Teenagers have participated in quite a lot of fads over the years. The concept of a teenager was invented in the 1940s, although young people had been enjoying their own culture and status long before that. However, in the days before World War II, many young people married while still in their teen years and were jettisoned into adulthood rather quickly. On the other hand, the post-war years offered a prolonged adolescence with more free time and fewer pressures to grow up so quickly.
Have a look at some of the fads that teens in the past really went wild for. It’s fascinating to see how much things have changed!
For those who could afford them, the new personal Kodak cameras were a huge trend, especially for young ladies. All the sentimentality of one’s teen years and early adulthood could now be captured for posterity. Many young women took their cameras everywhere or even sat for studio portraits with their trusty Kodaks. Now that’s dedication!

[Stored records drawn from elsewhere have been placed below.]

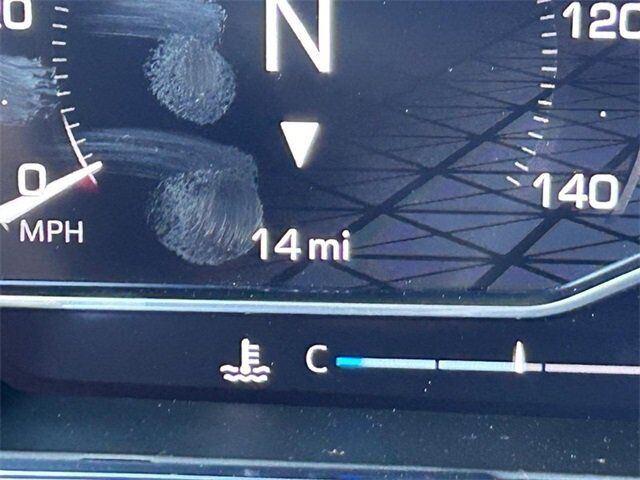 2025 GMC Sierra 3500 HD SLE Farmington MO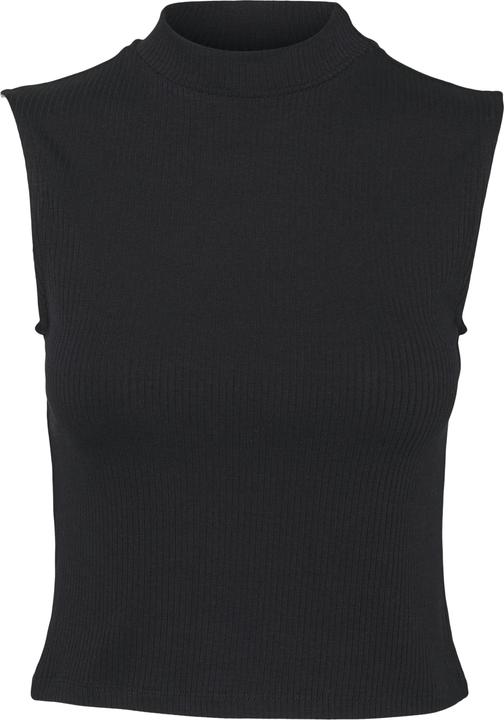 Actual product image Vero Moda Vmmary Tank Top Ga Jrs Noos (XL)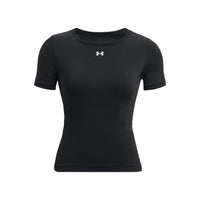 Under Armour 1370430 Women's Layer Up Snap Pullover - Burghardt Sporting  Goods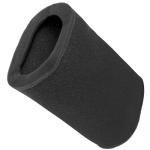 Air Filter Cleaner for Yamaha Rhino 700
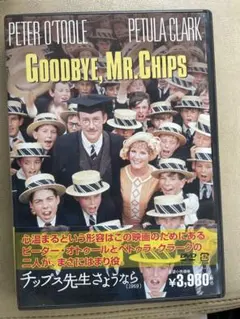 Item thumbnail for item 72e19521-9f29-4e0e-baec-557caa862b6f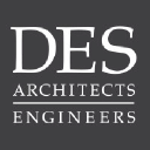 DESIGN STREET logo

We hear a lot about dance competitions in the 1930s, but this trend got started in the 1920s. Only young people had enough stamina to participate for the long haul so it wasn’t an activity that older people could really spoil for the youngsters. In the 1930s these dance contests became more desperate since many families were grasping at any way to earn money (and that included prize money).
Bobbed hair was another trend that teen girls from the 1920s the young women embraced, and even those who didn’t cut their hair usually learned how to style it so that it at least looked like a bobbed hairstyle.
During the Great Depression many inexpensive foods became really popular. One such food was the hamburger which rose to become one of America’s most beloved foods during this time. Starting in the 1930s teens began to meet at burger joints to socialize after school, on date nights, and after school games or events.
Following World War II, during which fun activities were limited by rationing and other constraints, many teenaged girls dove headfirst into the frivolous world of beauty contests. These lighthearted pageants were a much needed escape from the seriousness of the war.
Pincurled hair was another trend that girls and women in the 1940s could not get enough of. This would continue into the 1950s.
In the 1950s rock and roll was slowly taking over and Elvis Presley was at the center of the movement. Elvis captivated audiences like no other had done before, in part because of his new sound and gyrating hips, the latter of which were censored for television.
The early 1960s saw the birth of the Twist, one of the most controversial dances of the era. It was the first time that droves of people were dancing by themselves without a partner and was seen as a breakdown of traditions.
The 1960s was also when the British Invasion changed music forever, a fad that started with The Beatles and continued well into the 1970s and 1980s with acts like The Kinks and The Who.
Roller skating was one of the biggest trends of the 1970s. The sport had been popular since the early 1900s, but roller rinks staffed with DJs and offering disco nights made skate dancing a new hobby for countless teens.
The fitness craze of the 1980s wasn’t only for housewives who could afford Jazzercise classes, it was also a fad that many teenaged girls participated in. A big draw was the clothing, from short shorts to leotards and leg warmers.